• A Part of the Truth Can Be More Misleading than All of a Lie
  • Philosophers have long debated the intersections of religion and science.  While religion and science may not mix well, they both mix poorly with politics.
  • Prinicples can be an important guiding light.  They can also be a convenient place to hide, an excuse from taking any action, making any decision or making any compromise.
  • Those brilliant thinkers who seek a unified theory of human behavior, often pursued with a delusional sense of mathematical certainty,  are inevitably humbled by the dual human abilities of judgment and change.
  • It is much easier to rely on the magic candidate to save us than to discuss the changes in our lives that must happen to restore sanity to our economy.  This reliance on experts and magic leaders is just the flip side of the conspiracy theorists who want to find demons rather than solutions.
  • We are disappointed in our government because we have come to depend on them to solve every problem.  They cannot do it.  We have similarly become disappointed in our schools because we want them to solve larger  social and cultural problems which are beyond their scope.
  • First they came for the light bulbs and I was silent. Then they came for my toilets that could accomplish their assigned task in a single flush, and I said nothing.  Now they have come for my guitars, and I am really,  really pissed.
  • … the more progressive our tax system is the more our government depends on the fortunes of the wealthy to provide the revenues to run the country.  Recessions affect the wealthy more and thus become more severe.  There is an irony that a less progressive tax system would lead to a much more stable revenue stream.

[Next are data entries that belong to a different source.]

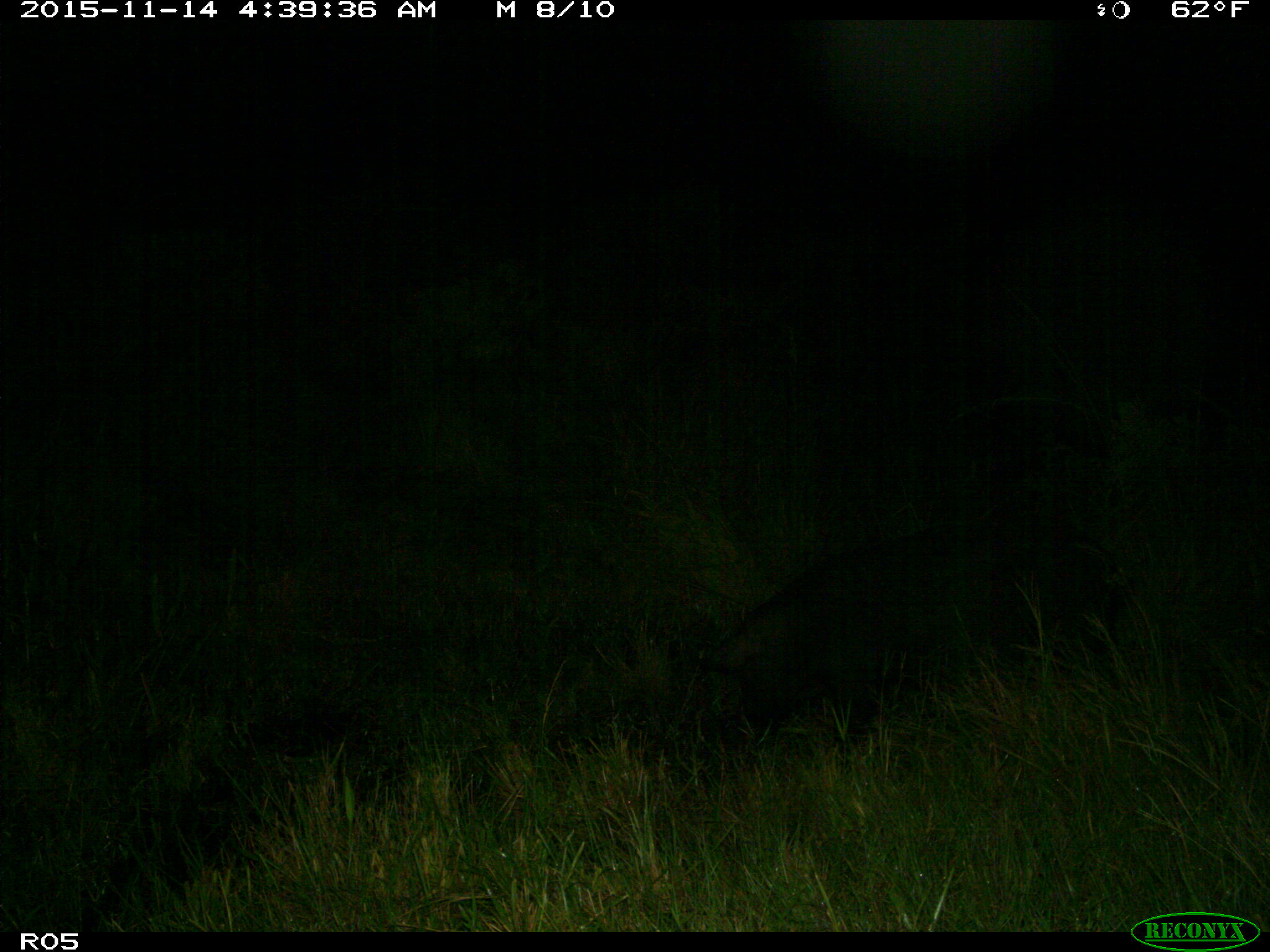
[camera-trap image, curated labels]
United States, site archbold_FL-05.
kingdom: Animalia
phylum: Chordata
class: Mammalia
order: Artiodactyla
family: Suidae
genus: Sus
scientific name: Sus scrofa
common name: wild boar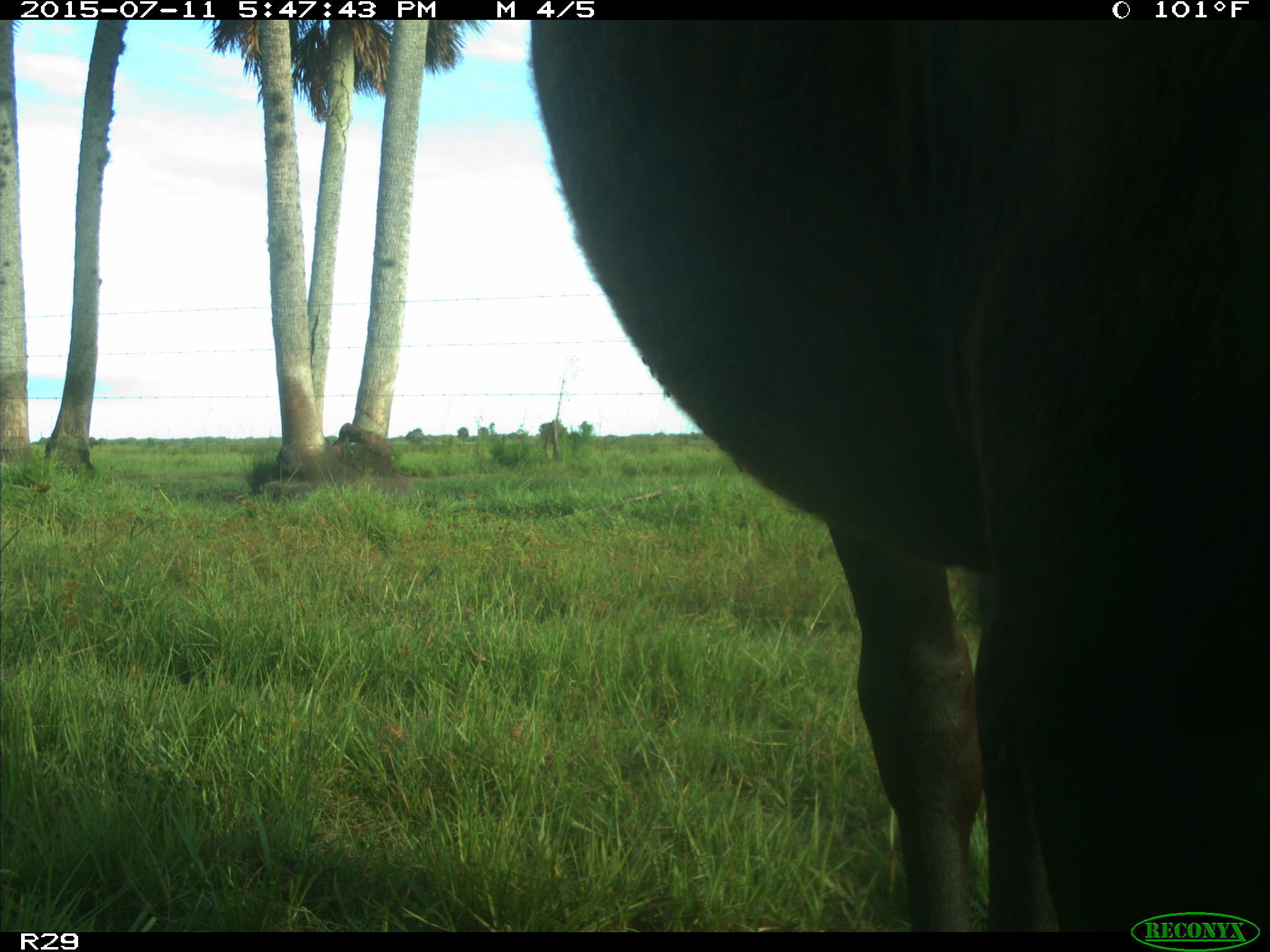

  • Success is knowing what worked yesterday. What worked at one time in one set of circumstances may not work in a different environment.
  • Government runs on political self interest. The market runs on economic self interest. Both will have failures. The benefit of market approaches is that economic self interest corrects mistakes quicker.  The answer to government failure is often more government.  Failure is thus perpetuated until drastic changes, frequently revolution, is invoked.  Our experiment has delivered drastic changes and survived drastic shocks largely without revolution.
  • Intellectuals and ‘experts’ tend to the complex.  The more complex the potential problem the greater the chance that regulation may make it worse.  The more complex the regulatory structure the greater the likelihood that unforeseen events will lead to regulatory failure.  Add the two together and the chance of systemic failure is almost assured.
  • For a half century we have depended on the Fed to cover for the reckless fiscal policies of Congress.  This financial collapse has tapped out the ability of the fed to meet its dual mandate of stable money and low unemployment.   Instead of fulfilling a single mission well (sound money) it is proving ineffective at both missions.
  • There is a tendency to correct temporary problems in the private sector, or to avoid the pain of a market correcting itself,  by transferring power to the public sector. But without the discipline of the market, this often causes temporary problems to become permanent.  While it is painful when the market readjusts to excesses and reallocation, in the longer run it clears the debris to restart growth.  The market decentralizes power, consistent with the idea of federalism.
  • Economic planning by political entities not only creates a centralization of power that is dangerous to individual freedoms, as Hayek warns; it also creates a stagnant economy. A strong economy is a free economy.